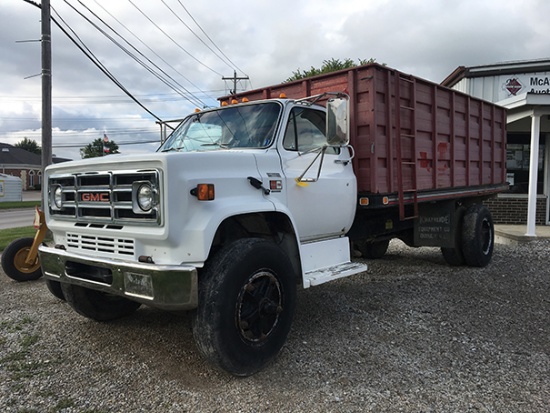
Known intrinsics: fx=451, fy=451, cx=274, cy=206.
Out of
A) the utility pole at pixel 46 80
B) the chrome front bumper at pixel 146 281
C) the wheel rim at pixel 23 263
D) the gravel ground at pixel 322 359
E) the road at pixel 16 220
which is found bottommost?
the road at pixel 16 220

▸ Exercise
Update the data above by replacing "gravel" with "dirt" everywhere it occurs and leaving everything else unchanged. Omit the picture from your reproduction.

▸ Answer to the task
Known intrinsics: fx=451, fy=451, cx=274, cy=206.
Out of
A) the utility pole at pixel 46 80
B) the chrome front bumper at pixel 146 281
C) the wheel rim at pixel 23 263
D) the dirt ground at pixel 322 359
E) the road at pixel 16 220
which is found bottommost?
the road at pixel 16 220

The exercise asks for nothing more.